The earned income tax credit (EITC) was introduced in 1975 to provide temporary tax relief to the working poor who had to pay Social Security taxes amid increases in the cost of energy and food. Three years later, it became a permanent tax break under the Revenue Act of 1978. Over the years, the EITC has been expanded and altered in order to reduce poverty and encourage low-income individuals to find work.
Despite its benefits to low-income individuals – especially those with children – the tax credit remains a controversial incentive. Some who dislike the EITC argue that it’s costly. Due to tax filing errors and fraud, the government has mistakenly handed out billions of dollars to workers who didn’t actually qualify for the credit.
How the Earned Income Tax Credit Works
The EITC offers a subsidy to low- and moderate-income Americans and their families.

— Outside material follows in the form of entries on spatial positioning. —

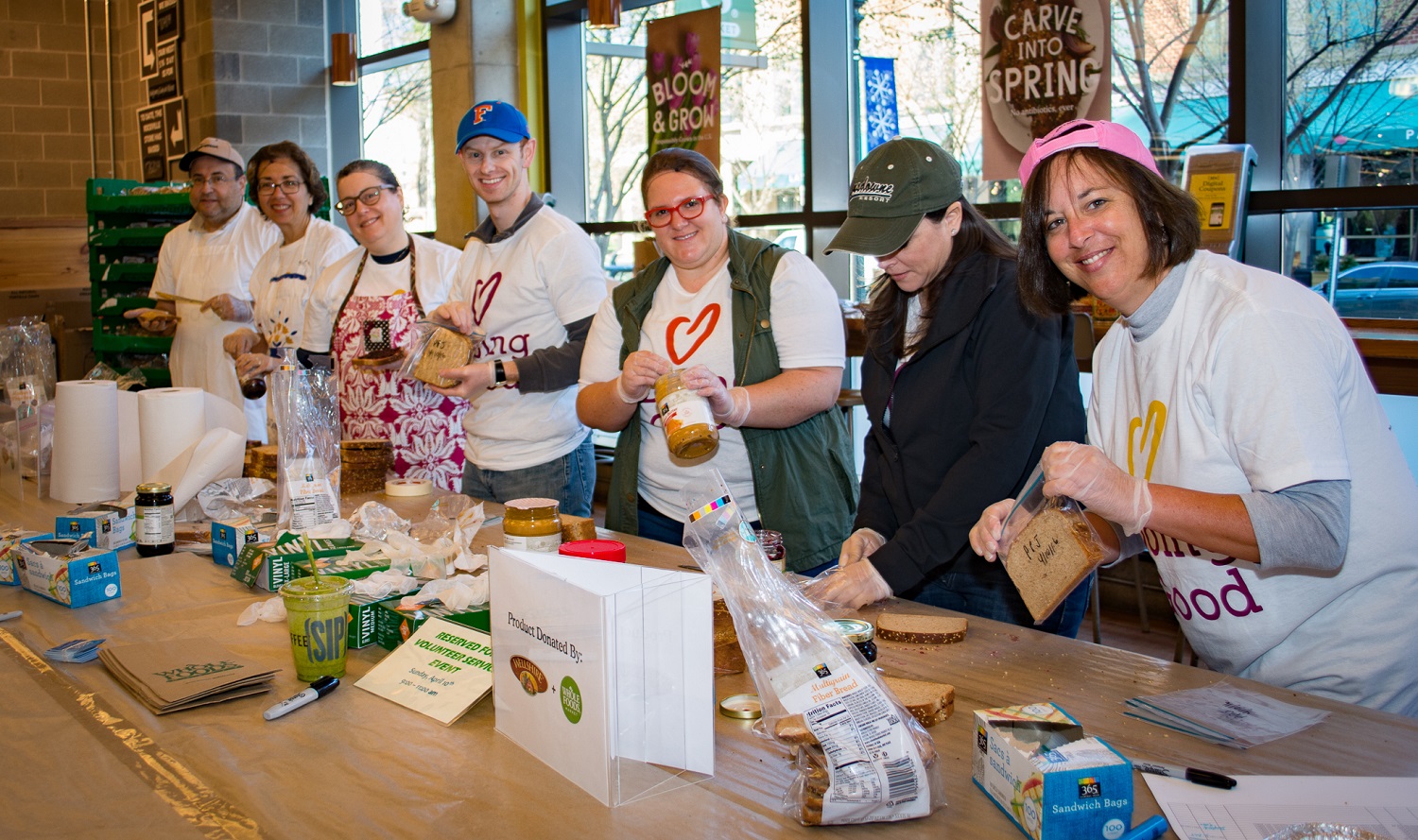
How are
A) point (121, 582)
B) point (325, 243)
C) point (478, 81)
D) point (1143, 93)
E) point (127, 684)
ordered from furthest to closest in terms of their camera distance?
1. point (478, 81)
2. point (1143, 93)
3. point (325, 243)
4. point (121, 582)
5. point (127, 684)

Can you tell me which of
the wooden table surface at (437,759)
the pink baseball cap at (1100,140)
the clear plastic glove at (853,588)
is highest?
the pink baseball cap at (1100,140)

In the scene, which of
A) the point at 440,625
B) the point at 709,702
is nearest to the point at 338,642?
the point at 440,625

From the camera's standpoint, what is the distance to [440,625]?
5.28 feet

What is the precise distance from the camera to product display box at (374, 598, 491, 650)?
1.60 m

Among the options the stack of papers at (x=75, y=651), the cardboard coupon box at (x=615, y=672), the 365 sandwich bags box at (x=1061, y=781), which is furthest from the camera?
the stack of papers at (x=75, y=651)

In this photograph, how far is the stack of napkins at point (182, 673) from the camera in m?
1.48

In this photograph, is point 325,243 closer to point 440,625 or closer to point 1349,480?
point 440,625

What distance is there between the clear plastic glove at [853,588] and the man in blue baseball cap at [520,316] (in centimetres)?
119

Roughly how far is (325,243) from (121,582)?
2139 mm

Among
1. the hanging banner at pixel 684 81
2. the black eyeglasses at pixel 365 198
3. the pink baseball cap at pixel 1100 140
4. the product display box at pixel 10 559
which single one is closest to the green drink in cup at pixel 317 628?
the product display box at pixel 10 559

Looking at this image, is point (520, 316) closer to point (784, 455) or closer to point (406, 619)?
point (784, 455)

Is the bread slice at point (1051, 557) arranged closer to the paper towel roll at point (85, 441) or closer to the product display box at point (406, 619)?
the product display box at point (406, 619)

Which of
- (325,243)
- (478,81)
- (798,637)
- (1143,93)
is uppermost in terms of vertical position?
(478,81)

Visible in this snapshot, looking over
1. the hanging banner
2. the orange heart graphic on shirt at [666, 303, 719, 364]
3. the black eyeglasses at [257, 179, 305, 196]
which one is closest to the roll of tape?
the orange heart graphic on shirt at [666, 303, 719, 364]
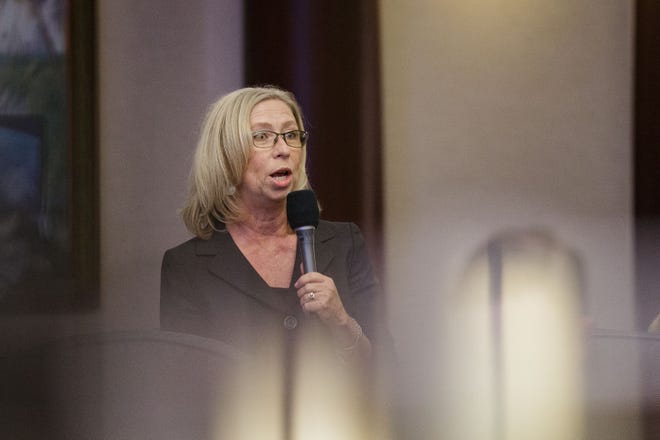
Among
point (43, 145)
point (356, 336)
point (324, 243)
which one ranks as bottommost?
point (356, 336)

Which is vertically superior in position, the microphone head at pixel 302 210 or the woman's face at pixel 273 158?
the woman's face at pixel 273 158

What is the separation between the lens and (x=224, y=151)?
0.89 metres

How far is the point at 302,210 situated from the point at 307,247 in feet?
0.15

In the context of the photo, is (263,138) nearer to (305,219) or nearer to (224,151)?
(224,151)

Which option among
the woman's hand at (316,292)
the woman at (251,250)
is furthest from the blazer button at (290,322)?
the woman's hand at (316,292)

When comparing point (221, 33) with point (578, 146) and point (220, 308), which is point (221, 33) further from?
point (578, 146)

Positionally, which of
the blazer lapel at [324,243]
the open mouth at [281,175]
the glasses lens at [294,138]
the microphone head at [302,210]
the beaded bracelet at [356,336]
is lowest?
the beaded bracelet at [356,336]

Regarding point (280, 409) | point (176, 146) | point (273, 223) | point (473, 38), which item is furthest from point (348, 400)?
point (473, 38)

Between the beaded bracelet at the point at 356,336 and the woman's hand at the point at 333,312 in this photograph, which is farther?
the beaded bracelet at the point at 356,336

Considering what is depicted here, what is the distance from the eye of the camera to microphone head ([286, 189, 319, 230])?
76 centimetres

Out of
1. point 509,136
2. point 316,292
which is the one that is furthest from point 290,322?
point 509,136

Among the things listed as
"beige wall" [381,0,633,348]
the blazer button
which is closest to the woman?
the blazer button

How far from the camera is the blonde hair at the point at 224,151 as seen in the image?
0.88 metres

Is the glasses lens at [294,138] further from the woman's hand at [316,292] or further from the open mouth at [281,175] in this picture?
the woman's hand at [316,292]
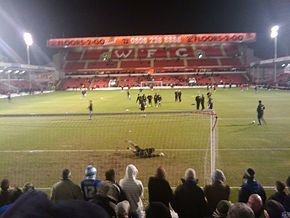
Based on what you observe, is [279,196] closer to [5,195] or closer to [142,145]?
[5,195]

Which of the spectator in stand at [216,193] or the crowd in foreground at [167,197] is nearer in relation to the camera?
Result: the crowd in foreground at [167,197]

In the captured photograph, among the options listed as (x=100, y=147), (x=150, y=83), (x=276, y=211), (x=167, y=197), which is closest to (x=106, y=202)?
(x=167, y=197)

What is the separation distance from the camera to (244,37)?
317 ft

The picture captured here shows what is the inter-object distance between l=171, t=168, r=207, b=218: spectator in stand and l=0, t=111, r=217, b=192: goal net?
500 cm

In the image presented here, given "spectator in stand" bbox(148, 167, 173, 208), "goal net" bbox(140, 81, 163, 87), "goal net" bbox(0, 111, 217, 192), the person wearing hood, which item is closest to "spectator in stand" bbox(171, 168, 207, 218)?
"spectator in stand" bbox(148, 167, 173, 208)

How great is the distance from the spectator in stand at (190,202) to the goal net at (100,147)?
5.00m

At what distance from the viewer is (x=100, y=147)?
58.2 feet

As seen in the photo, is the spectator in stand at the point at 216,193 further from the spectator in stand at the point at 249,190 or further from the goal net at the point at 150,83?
the goal net at the point at 150,83

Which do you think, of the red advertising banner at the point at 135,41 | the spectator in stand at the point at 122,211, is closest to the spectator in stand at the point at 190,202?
the spectator in stand at the point at 122,211

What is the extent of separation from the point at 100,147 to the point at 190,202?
1188 cm

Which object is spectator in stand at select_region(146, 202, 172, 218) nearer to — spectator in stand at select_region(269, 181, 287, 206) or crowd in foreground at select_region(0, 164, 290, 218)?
crowd in foreground at select_region(0, 164, 290, 218)

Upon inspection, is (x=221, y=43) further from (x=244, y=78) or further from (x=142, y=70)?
(x=142, y=70)

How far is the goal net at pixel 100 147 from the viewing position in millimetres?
12852

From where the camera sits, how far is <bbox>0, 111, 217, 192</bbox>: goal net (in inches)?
506
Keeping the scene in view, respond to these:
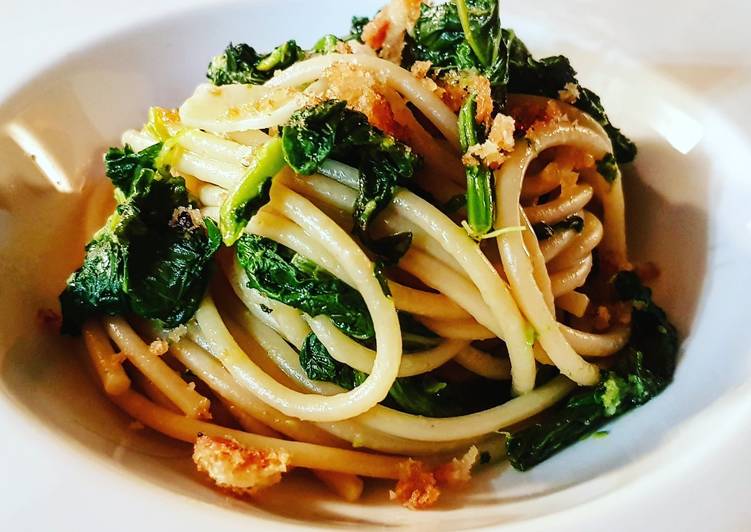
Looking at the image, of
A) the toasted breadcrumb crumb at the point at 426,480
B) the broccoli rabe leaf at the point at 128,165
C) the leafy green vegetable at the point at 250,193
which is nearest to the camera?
the leafy green vegetable at the point at 250,193

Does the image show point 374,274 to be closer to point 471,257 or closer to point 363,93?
point 471,257

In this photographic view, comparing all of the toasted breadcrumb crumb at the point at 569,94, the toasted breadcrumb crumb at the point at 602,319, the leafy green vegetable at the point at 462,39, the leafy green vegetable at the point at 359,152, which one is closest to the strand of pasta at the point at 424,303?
the leafy green vegetable at the point at 359,152

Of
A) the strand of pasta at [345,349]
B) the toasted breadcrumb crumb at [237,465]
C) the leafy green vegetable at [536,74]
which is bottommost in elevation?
the toasted breadcrumb crumb at [237,465]

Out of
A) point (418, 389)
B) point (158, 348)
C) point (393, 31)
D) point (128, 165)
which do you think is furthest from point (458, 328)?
point (128, 165)

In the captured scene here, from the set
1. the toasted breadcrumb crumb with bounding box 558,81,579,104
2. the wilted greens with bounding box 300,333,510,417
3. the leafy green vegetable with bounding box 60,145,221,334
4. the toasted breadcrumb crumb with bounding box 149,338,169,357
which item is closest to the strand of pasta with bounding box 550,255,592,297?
the wilted greens with bounding box 300,333,510,417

The amount that each worker qualifies for depends on various factors, including their earned income, adjusted gross income, filing status and whether or not they have a qualifying child.
Under the EITC program, workers with qualifying children tend to receive bigger tax credits than those without kids. For tax years 2016 and 2017, the maximum credit amounts for individuals without qualifying children are $506 and $510, respectively. For working families with at least three qualifying children, the maximum credit amounts are $6,269 and $6,318, respectively, for tax years 2016 and 2017.
Qualifying for the Earned Income Tax Credit
In order to qualify for the EITC, you’ll need to meet certain rules. For one thing, you’ll need to have earned income, or taxable income from working for a company, running a farm or owning a small business. You cannot claim the tax credit if you don’t have a Social Security number or you’re married and you’re filing a separate tax return.
You’re also ineligible for the EITC if you have more than $3,400 in investment income (or more than $3,450 for tax year 2017) and your adjusted gross income exceeds a certain threshold. For example, for tax year 2016, you cannot claim the tax credit if you’re single, you have no children and your adjusted gross income exceeds $14,880. For a complete breakdown of the income limits and phaseouts, you’ll need to refer to the earned income tax credit tables provided by the IRS for tax years 2017 and 2018.
While having more children can increase the size of the credit you’re eligible for, your kids will have to meet a series of benchmarks if you want to claim them under the EITC program. Unless your children are completely disabled, they can only be considered qualifying children if they’re under the age of 19 by the end of the tax year or they’re full-time students under the age of 24. Your children must live in your home for more than six months out of the year and must be related to you (i.e. the child is your son, nephew, grandchild or foster child).
Finally, if you have a child who’s married, he can only be a qualified child if he’s not filing a joint tax return (or he’s only filing a joint tax return in order to get a tax refund). If you don’t have any qualifying children, you may be eligible for the EITC if you’re between the ages of 25 and 64 and no one else can claim you as a dependent. Special rules apply for disabled individuals, ministers, clergy members and members of the military.
Claiming the Earned Income Tax Credit
If a worker wants to take advantage of the EITC, he or she must file taxes. Even if your tax liability is equal to zero, you’ll need to submit a tax return if you want to claim the tax credit.
To estimate the amount of your credit, you can use the worksheets included with the instructions for Forms 1040, 1040A and 1040EZ. If you need assistance, you can use the EITC assistant provided by the IRS.
The earned income tax credit offers working individuals and families an incentive if their income falls below the thresholds set by the IRS. Before claiming the credit, it’s important to ensure that you meet all of the qualifications and double-check that the information you’re providing on your tax return is accurate.